*Material supplied*.
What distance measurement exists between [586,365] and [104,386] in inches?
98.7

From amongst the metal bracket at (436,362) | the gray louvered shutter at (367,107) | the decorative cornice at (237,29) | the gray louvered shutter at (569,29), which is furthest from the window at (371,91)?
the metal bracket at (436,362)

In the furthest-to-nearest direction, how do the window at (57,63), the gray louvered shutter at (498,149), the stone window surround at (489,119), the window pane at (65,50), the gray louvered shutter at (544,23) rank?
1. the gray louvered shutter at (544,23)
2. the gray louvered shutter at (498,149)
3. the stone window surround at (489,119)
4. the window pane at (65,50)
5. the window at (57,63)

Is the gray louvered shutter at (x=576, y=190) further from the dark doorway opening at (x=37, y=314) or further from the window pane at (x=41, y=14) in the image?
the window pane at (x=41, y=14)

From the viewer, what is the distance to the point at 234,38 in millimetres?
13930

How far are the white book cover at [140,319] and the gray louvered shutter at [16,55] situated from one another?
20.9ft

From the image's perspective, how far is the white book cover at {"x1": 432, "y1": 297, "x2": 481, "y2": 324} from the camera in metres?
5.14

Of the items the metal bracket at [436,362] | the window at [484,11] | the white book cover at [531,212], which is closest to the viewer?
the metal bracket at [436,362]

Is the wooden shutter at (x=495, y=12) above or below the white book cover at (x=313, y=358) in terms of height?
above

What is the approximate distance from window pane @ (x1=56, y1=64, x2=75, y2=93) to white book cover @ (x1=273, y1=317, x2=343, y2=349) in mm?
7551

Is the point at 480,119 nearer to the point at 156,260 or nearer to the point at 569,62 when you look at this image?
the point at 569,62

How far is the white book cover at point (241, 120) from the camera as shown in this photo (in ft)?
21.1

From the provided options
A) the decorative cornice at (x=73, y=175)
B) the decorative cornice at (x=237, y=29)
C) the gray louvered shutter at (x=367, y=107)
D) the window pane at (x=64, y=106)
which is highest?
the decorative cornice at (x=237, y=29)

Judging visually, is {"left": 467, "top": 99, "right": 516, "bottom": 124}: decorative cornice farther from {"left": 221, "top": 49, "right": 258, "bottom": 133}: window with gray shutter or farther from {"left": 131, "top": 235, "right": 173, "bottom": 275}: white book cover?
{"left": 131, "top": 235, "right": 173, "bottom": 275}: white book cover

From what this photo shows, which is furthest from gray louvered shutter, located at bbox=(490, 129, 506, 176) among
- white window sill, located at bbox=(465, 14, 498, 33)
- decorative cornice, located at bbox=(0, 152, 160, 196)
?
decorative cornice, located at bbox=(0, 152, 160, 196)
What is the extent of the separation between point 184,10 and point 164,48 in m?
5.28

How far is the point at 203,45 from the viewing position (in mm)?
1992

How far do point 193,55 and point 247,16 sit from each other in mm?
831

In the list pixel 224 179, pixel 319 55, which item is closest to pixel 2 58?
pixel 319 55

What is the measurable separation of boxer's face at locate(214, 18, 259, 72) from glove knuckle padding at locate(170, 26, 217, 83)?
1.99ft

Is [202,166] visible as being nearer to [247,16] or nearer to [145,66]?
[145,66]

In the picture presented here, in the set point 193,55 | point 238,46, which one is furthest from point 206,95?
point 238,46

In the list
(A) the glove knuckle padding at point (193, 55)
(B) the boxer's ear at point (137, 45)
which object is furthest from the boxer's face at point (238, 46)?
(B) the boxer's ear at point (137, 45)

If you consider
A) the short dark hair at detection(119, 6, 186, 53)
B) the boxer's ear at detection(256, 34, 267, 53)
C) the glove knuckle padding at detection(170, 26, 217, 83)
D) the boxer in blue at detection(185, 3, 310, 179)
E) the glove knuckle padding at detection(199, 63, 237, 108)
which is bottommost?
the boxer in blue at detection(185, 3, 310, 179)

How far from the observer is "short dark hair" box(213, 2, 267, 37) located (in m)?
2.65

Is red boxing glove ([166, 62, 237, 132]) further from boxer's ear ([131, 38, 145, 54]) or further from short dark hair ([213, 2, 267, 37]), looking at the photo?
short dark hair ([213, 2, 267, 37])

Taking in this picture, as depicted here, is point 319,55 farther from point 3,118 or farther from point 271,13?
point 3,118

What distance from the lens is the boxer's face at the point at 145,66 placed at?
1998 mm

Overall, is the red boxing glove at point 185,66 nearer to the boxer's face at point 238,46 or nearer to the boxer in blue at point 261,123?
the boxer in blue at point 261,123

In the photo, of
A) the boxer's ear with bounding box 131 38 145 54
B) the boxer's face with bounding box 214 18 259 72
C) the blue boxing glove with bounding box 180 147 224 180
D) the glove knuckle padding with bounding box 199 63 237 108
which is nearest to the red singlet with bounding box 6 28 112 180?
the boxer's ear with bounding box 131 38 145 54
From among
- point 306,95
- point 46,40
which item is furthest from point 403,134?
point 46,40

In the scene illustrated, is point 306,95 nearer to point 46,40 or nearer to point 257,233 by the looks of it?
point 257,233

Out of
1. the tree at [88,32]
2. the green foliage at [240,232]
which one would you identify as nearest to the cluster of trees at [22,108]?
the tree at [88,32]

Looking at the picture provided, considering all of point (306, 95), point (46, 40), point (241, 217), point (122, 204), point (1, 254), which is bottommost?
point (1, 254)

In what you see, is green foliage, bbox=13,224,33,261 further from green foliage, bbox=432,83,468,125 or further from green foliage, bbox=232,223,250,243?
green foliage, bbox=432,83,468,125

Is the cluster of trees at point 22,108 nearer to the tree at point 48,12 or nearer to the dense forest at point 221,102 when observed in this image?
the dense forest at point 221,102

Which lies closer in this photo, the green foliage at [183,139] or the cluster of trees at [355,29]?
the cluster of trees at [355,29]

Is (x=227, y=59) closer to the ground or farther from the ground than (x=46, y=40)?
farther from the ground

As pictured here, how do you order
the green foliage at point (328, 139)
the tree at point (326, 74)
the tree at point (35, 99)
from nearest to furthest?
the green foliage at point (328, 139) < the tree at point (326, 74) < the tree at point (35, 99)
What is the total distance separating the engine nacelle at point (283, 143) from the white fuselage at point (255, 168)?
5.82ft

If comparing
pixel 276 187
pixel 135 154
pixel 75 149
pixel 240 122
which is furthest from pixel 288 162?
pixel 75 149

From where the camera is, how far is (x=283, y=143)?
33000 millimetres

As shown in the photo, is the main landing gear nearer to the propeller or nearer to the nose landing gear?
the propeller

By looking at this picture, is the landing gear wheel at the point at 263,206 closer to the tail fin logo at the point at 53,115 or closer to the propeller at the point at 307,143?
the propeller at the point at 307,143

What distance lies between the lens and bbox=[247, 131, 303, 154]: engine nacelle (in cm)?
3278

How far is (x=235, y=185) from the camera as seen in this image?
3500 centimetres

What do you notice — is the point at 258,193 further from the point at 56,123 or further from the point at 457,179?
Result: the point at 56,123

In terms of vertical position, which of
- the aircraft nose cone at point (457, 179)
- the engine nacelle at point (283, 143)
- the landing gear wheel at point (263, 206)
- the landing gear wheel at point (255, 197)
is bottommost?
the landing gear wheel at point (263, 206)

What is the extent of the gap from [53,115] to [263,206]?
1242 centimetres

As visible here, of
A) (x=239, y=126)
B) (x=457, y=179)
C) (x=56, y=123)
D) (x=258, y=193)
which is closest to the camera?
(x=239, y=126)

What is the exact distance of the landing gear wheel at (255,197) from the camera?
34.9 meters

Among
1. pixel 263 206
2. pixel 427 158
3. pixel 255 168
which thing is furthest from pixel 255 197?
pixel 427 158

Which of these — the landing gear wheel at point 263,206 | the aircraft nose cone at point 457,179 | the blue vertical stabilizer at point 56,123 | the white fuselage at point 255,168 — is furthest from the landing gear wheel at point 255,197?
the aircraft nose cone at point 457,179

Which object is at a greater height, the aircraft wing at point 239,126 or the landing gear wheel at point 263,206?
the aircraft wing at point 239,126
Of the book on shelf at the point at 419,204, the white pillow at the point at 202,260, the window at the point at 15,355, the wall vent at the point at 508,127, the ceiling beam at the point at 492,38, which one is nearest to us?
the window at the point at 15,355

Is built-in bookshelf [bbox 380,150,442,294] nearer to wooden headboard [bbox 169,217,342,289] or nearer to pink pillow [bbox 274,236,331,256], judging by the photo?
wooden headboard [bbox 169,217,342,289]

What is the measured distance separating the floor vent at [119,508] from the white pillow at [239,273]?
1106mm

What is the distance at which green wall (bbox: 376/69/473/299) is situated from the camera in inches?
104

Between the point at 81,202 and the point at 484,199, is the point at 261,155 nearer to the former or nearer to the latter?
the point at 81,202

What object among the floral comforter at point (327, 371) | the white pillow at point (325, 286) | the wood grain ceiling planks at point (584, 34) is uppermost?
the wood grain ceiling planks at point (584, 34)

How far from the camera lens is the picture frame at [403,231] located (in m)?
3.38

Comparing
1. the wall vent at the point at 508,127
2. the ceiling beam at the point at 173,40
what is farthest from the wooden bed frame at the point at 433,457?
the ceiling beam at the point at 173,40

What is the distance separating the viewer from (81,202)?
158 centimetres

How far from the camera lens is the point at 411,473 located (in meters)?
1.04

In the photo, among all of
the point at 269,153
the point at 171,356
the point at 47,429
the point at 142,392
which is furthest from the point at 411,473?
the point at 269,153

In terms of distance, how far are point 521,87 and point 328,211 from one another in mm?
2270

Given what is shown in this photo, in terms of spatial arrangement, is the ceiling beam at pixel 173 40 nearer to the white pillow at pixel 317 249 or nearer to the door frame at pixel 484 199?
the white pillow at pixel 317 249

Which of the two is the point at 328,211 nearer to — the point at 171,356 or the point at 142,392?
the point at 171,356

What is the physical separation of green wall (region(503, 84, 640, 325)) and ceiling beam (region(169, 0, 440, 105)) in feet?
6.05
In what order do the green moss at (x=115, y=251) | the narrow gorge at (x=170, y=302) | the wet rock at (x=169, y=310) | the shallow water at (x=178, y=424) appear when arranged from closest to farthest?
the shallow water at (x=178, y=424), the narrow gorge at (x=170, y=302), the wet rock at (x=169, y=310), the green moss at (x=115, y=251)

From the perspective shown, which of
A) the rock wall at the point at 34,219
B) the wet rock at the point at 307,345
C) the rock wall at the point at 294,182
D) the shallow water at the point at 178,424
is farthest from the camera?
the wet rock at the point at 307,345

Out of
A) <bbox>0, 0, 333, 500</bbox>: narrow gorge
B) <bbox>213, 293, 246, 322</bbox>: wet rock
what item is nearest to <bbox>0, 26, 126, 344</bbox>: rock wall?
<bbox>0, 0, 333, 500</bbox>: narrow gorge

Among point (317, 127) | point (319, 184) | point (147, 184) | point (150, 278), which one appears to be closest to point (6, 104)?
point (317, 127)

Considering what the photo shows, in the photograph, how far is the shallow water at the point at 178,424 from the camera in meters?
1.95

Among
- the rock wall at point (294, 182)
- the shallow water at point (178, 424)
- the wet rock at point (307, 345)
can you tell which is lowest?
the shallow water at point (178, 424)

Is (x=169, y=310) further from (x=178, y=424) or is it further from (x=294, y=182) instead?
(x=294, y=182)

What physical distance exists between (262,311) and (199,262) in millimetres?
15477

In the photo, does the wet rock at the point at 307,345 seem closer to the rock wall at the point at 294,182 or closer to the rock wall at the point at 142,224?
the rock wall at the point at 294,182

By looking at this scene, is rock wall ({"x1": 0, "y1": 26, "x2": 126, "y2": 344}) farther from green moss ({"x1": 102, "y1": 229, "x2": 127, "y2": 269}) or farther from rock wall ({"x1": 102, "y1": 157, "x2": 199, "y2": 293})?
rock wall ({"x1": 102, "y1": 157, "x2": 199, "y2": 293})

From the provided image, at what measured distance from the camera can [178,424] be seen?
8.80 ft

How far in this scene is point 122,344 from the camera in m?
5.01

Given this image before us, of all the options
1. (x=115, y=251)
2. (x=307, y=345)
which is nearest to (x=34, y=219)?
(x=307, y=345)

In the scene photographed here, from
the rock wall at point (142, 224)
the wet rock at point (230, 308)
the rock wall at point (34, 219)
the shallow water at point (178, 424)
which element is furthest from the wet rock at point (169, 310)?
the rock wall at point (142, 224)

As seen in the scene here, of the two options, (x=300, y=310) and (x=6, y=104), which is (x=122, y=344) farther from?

*Stated exercise*. In the items above, lay out everything from the line containing "By looking at this picture, is" down to the line containing "3500 centimetres", both included, as a numbered list without blank lines.

*Response below*.
1. By looking at this picture, is the landing gear wheel at the point at 263,206 closer to the tail fin logo at the point at 53,115 or closer to the propeller at the point at 307,143?
2. the propeller at the point at 307,143
3. What distance lies between the lens and bbox=[247, 131, 303, 154]: engine nacelle (in cm)?
4. 3278
5. How far is (x=235, y=185) from the camera as seen in this image?
6. 3500 centimetres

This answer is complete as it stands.